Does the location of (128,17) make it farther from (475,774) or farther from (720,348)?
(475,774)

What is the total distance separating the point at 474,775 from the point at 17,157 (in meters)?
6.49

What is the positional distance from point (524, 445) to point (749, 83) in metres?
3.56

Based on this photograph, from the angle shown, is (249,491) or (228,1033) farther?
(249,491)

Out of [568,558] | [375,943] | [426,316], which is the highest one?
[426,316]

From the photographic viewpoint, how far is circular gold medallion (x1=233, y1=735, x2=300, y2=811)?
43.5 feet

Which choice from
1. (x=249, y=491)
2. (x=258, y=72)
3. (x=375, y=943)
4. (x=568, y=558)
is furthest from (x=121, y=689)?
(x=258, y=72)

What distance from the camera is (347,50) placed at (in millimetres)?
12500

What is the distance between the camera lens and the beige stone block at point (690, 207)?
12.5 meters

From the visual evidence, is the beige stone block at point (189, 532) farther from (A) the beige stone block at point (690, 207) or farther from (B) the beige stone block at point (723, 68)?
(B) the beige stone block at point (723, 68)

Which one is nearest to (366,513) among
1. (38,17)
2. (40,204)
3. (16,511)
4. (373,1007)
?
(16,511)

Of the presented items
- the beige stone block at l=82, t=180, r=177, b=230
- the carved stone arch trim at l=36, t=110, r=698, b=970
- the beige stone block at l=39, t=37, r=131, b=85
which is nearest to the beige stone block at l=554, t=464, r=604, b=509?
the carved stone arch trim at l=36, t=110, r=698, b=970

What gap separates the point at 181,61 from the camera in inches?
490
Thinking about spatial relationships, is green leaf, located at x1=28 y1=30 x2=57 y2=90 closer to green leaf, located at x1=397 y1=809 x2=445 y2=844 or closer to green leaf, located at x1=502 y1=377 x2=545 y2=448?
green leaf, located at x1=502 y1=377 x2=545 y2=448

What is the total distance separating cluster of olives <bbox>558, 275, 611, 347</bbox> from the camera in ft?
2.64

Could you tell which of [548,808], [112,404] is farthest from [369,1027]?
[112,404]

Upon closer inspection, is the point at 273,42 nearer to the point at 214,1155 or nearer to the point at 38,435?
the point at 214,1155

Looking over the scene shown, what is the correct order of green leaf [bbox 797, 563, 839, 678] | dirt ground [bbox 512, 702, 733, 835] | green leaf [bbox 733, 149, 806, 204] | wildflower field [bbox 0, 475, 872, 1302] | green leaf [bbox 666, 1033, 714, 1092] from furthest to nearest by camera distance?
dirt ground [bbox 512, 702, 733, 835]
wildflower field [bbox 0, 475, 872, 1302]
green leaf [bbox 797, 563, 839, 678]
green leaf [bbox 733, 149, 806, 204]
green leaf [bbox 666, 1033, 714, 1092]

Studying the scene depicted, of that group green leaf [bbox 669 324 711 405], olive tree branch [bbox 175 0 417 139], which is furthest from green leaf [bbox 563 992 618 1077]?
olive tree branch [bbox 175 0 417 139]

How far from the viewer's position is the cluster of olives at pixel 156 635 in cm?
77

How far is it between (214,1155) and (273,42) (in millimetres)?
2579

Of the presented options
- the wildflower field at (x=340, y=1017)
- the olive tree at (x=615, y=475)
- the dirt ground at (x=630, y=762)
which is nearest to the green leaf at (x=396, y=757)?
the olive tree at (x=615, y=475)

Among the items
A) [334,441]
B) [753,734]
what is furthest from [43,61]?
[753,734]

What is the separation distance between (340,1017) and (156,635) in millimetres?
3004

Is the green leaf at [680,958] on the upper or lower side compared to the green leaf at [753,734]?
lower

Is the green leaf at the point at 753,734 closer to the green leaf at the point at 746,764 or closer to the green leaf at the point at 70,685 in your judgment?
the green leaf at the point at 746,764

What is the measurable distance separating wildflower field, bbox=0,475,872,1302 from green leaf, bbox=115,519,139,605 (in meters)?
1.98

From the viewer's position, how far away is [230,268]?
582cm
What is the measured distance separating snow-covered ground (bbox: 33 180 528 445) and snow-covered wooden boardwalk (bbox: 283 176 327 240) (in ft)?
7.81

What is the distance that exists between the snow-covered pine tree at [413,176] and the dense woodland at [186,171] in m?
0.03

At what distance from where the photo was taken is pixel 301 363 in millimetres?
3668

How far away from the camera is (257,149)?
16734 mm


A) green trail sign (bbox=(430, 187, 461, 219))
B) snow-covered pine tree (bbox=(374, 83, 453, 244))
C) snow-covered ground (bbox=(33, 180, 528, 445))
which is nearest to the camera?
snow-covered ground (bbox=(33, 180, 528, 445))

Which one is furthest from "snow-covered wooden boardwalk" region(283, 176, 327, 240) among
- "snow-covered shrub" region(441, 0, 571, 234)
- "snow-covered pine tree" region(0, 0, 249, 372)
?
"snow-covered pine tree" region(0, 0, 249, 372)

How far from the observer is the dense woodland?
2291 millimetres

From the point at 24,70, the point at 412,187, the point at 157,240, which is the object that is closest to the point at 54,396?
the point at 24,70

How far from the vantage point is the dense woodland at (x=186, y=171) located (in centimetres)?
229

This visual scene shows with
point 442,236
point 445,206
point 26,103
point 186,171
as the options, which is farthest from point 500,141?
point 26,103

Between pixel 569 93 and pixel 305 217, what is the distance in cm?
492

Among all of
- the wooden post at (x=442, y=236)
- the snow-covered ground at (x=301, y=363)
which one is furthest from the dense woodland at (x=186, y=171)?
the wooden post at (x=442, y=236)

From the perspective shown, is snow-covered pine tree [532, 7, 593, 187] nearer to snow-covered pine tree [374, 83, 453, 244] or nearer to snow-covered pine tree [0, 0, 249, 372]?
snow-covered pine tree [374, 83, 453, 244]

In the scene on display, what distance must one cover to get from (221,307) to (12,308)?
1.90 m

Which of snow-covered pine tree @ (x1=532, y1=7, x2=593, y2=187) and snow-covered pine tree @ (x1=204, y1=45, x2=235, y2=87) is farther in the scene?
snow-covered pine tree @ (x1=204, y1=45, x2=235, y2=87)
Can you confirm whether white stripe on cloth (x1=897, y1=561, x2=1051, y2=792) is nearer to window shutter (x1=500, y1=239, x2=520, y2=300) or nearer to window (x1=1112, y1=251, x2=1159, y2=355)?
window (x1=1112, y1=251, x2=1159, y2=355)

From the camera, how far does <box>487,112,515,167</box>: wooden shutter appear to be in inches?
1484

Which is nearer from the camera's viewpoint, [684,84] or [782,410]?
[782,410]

TASK REQUIREMENTS - Could you render every line of the records above as a JSON list of strings, one string per line, leaving out the blank lines?

TASK RESPONSE -
[
  "Does the location of (128,17) make it farther from (475,774) or farther from (720,348)?",
  "(475,774)",
  "What is the total distance separating the point at 474,775 from the point at 17,157 (in meters)?",
  "6.49",
  "What is the positional distance from point (524, 445) to point (749, 83) in metres?",
  "3.56",
  "Based on this photograph, from the angle shown, is (249,491) or (228,1033) farther?",
  "(249,491)",
  "Out of [568,558] | [375,943] | [426,316], which is the highest one?",
  "[426,316]",
  "From the photographic viewpoint, how far is circular gold medallion (x1=233, y1=735, x2=300, y2=811)?",
  "43.5 feet",
  "Which choice from",
  "1. (x=249, y=491)",
  "2. (x=258, y=72)",
  "3. (x=375, y=943)",
  "4. (x=568, y=558)",
  "is furthest from (x=121, y=689)?",
  "(x=258, y=72)",
  "What distance from the camera is (347,50) placed at (in millimetres)?",
  "12500",
  "What is the distance between the camera lens and the beige stone block at point (690, 207)?",
  "12.5 meters",
  "From the visual evidence, is the beige stone block at point (189, 532) farther from (A) the beige stone block at point (690, 207) or farther from (B) the beige stone block at point (723, 68)?",
  "(B) the beige stone block at point (723, 68)",
  "Which one is nearest to (366,513) among",
  "1. (38,17)",
  "2. (40,204)",
  "3. (16,511)",
  "4. (373,1007)",
  "?",
  "(16,511)",
  "Of the presented items",
  "- the beige stone block at l=82, t=180, r=177, b=230",
  "- the carved stone arch trim at l=36, t=110, r=698, b=970",
  "- the beige stone block at l=39, t=37, r=131, b=85",
  "which is nearest to the beige stone block at l=554, t=464, r=604, b=509?",
  "the carved stone arch trim at l=36, t=110, r=698, b=970",
  "What gap separates the point at 181,61 from the camera in inches?",
  "490",
  "Thinking about spatial relationships, is green leaf, located at x1=28 y1=30 x2=57 y2=90 closer to green leaf, located at x1=397 y1=809 x2=445 y2=844 or closer to green leaf, located at x1=502 y1=377 x2=545 y2=448?",
  "green leaf, located at x1=502 y1=377 x2=545 y2=448",
  "What is the total distance separating cluster of olives <bbox>558, 275, 611, 347</bbox> from the camera in ft?",
  "2.64",
  "Could you tell which of [548,808], [112,404] is farthest from [369,1027]?",
  "[112,404]",
  "Upon closer inspection, is the point at 273,42 nearer to the point at 214,1155 or nearer to the point at 38,435?",
  "the point at 214,1155",
  "Looking over the scene shown, what is the correct order of green leaf [bbox 797, 563, 839, 678] | dirt ground [bbox 512, 702, 733, 835] | green leaf [bbox 733, 149, 806, 204] | wildflower field [bbox 0, 475, 872, 1302] | green leaf [bbox 666, 1033, 714, 1092] from furthest to nearest by camera distance?",
  "dirt ground [bbox 512, 702, 733, 835]",
  "wildflower field [bbox 0, 475, 872, 1302]",
  "green leaf [bbox 797, 563, 839, 678]",
  "green leaf [bbox 733, 149, 806, 204]",
  "green leaf [bbox 666, 1033, 714, 1092]",
  "Studying the scene depicted, of that group green leaf [bbox 669 324 711 405], olive tree branch [bbox 175 0 417 139], which is furthest from green leaf [bbox 563 992 618 1077]?",
  "olive tree branch [bbox 175 0 417 139]",
  "How far from the viewer's position is the cluster of olives at pixel 156 635 in cm?",
  "77",
  "How far is it between (214,1155) and (273,42) (in millimetres)?",
  "2579",
  "Of the presented options",
  "- the wildflower field at (x=340, y=1017)",
  "- the olive tree at (x=615, y=475)",
  "- the dirt ground at (x=630, y=762)",
  "which is nearest to the green leaf at (x=396, y=757)?",
  "the olive tree at (x=615, y=475)",
  "Among the items",
  "A) [334,441]",
  "B) [753,734]",
  "what is furthest from [43,61]?",
  "[753,734]",
  "What is the separation distance between (340,1017) and (156,635) in millimetres?",
  "3004",
  "Is the green leaf at [680,958] on the upper or lower side compared to the green leaf at [753,734]?",
  "lower",
  "Is the green leaf at the point at 753,734 closer to the green leaf at the point at 746,764 or closer to the green leaf at the point at 70,685 in your judgment?",
  "the green leaf at the point at 746,764",
  "What is the measurable distance separating wildflower field, bbox=0,475,872,1302 from green leaf, bbox=115,519,139,605 (in meters)?",
  "1.98",
  "From the viewer's position, how far away is [230,268]?",
  "582cm",
  "What is the measured distance separating snow-covered ground (bbox: 33 180 528 445) and snow-covered wooden boardwalk (bbox: 283 176 327 240) (in ft)?",
  "7.81",
  "What is the distance that exists between the snow-covered pine tree at [413,176] and the dense woodland at [186,171] in m?",
  "0.03",
  "At what distance from where the photo was taken is pixel 301 363 in millimetres?",
  "3668",
  "How far away from the camera is (257,149)?",
  "16734 mm",
  "A) green trail sign (bbox=(430, 187, 461, 219))",
  "B) snow-covered pine tree (bbox=(374, 83, 453, 244))",
  "C) snow-covered ground (bbox=(33, 180, 528, 445))",
  "which is nearest to the camera?",
  "snow-covered ground (bbox=(33, 180, 528, 445))",
  "Which one is furthest from \"snow-covered wooden boardwalk\" region(283, 176, 327, 240) among",
  "- \"snow-covered shrub\" region(441, 0, 571, 234)",
  "- \"snow-covered pine tree\" region(0, 0, 249, 372)",
  "?",
  "\"snow-covered pine tree\" region(0, 0, 249, 372)",
  "How far from the observer is the dense woodland?",
  "2291 millimetres",
  "From the point at 24,70, the point at 412,187, the point at 157,240, which is the object that is closest to the point at 54,396?",
  "the point at 24,70",
  "How far from the vantage point is the dense woodland at (x=186, y=171) located (in centimetres)?",
  "229",
  "This visual scene shows with",
  "point 442,236",
  "point 445,206",
  "point 26,103",
  "point 186,171",
  "as the options, which is farthest from point 500,141?",
  "point 26,103",
  "Between pixel 569 93 and pixel 305 217, what is the distance in cm?",
  "492",
  "Among all of",
  "- the wooden post at (x=442, y=236)",
  "- the snow-covered ground at (x=301, y=363)",
  "which one is furthest from the dense woodland at (x=186, y=171)?",
  "the wooden post at (x=442, y=236)",
  "From the perspective shown, is snow-covered pine tree [532, 7, 593, 187] nearer to snow-covered pine tree [374, 83, 453, 244] or nearer to snow-covered pine tree [0, 0, 249, 372]?",
  "snow-covered pine tree [374, 83, 453, 244]",
  "In the scene on display, what distance must one cover to get from (221,307) to (12,308)?",
  "1.90 m",
  "Which of snow-covered pine tree @ (x1=532, y1=7, x2=593, y2=187) and snow-covered pine tree @ (x1=204, y1=45, x2=235, y2=87) is farther in the scene?",
  "snow-covered pine tree @ (x1=204, y1=45, x2=235, y2=87)",
  "Can you confirm whether white stripe on cloth (x1=897, y1=561, x2=1051, y2=792) is nearer to window shutter (x1=500, y1=239, x2=520, y2=300) or nearer to window (x1=1112, y1=251, x2=1159, y2=355)?",
  "window (x1=1112, y1=251, x2=1159, y2=355)",
  "From the camera, how far does <box>487,112,515,167</box>: wooden shutter appear to be in inches?",
  "1484",
  "Which is nearer from the camera's viewpoint, [684,84] or [782,410]?",
  "[782,410]"
]